OntologySummit2014: (Track-C) "Overcoming Ontology Engineering Bottlenecks" Synthesis    (43DY)

Track Co-champions: KrzysztofJanowicz, PascalHitzler, MatthewWest    (43DZ)

Background    (43ZC)

Ontology Engineering is the development and use of ontology in any form as all or part of some system. This includes such areas as data integration, data mining, expert systems, data semantics and reasoning. Sometimes there are barriers to the use of ontologies because of the cost of development and deployment or the timeliness of being able to deliver solutions. This track aims to seek out the bottlenecks that represent the current barriers to use of ontologies and point towards the solutions or work towards the resolution of those bottlenecks.    (43ZD)

Mission    (43ZE)

To identify bottlenecks that hinder the large-scale development and usage of ontologies and identify ways to overcome them.    (43ZF)

Examples    (43ZG)

Plan    (43ZW)

see also: OntologySummit2014_Overcoming_Ontology_Engineering_Bottlenecks_CommunityInput    (43E2)

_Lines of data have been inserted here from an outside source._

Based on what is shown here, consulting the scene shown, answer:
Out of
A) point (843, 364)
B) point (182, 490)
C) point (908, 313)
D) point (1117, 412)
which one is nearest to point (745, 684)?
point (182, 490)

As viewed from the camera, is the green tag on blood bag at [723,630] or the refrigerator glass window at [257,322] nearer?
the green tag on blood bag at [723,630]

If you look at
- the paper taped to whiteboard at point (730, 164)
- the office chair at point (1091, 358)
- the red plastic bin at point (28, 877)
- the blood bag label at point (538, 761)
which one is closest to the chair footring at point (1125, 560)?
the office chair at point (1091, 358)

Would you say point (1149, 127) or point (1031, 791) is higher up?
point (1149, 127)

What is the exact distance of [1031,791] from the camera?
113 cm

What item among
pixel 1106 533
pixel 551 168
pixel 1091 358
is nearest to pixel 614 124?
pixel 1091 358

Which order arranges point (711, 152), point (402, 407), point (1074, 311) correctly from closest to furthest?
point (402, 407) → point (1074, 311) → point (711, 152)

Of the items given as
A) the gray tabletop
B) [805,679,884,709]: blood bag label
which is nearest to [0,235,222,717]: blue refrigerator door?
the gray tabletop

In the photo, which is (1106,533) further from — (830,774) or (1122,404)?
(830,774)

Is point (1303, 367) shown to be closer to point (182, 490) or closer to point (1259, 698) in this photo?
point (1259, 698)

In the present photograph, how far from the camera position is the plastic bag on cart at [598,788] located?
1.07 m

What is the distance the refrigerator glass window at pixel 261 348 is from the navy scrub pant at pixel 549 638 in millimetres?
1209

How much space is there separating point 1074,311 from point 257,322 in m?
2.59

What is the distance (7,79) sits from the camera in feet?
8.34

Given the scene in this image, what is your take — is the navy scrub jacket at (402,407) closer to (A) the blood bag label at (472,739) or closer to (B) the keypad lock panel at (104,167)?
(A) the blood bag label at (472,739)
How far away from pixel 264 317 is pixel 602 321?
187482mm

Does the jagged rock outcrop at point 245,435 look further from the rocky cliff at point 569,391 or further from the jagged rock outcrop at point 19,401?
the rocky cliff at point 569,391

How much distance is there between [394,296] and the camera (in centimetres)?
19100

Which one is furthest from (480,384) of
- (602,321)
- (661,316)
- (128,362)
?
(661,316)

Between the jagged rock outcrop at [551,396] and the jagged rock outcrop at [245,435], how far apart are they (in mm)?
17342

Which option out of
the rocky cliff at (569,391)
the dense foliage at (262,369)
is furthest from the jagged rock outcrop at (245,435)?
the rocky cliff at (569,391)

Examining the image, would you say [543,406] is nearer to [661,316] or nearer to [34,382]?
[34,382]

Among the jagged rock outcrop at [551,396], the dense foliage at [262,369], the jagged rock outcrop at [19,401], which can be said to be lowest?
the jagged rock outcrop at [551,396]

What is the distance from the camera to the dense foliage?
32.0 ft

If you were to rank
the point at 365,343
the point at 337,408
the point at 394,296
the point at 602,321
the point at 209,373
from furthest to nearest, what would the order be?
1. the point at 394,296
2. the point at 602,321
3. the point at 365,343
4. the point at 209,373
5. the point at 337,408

During the last session Track C session on Bottlenecks in Ontology Engineering, we were asked some questions. These questions are given below together with responses during the session and offline.    (4BRH)

1. What are the lessons learned from in-the-wild ontology engineering projects?    (4BRI)

Developing an OWL ontology has the same degree of difficulty as any other data modeling exercise (i.e. RDBs, ISO EXPRESS, E/R, UML and OWL require language and tool expertise to do anything real). The hard problems are the same in most cases : understanding the requirements and generating clear, accurate but concise definitions everyone agrees.    (4BRJ)

The big benefits of OWL ontologies are that the more accurately reflect "what is" than other data models, that the underlying technology is so flexible that it enables very quick proof-of-concept and/or testing and it also allows throwing together almost anything and then fixing it up as you go.    (4BRK)

If you've not tested your ontology against real data, it is definitely "wrong". If you have testing your ontology against real data, it less wrong but still wrong. Plan improvements over time into your project, even once the apps are operational.    (4BRL)

2. How do challenges related to cultural and motivational issues relate to technical issues, e.g., tool support?    (4BRM)

A key issue I see is the separation of ontology and the software apps that use them, and the skills required to cross that chasm. It's hard to get software developers to understand ontologies and it's hard to get ontologists to understand the needs of software developers (e.g the "human readable URI" discussion). We are a tool and solution vendor and have chosen the approach of fitting ontology development tools into a larger IDE for software development. Our view is that building ontologies is nice, but delivers very little business value compared with building complete Semantic Applications.    (4BRN)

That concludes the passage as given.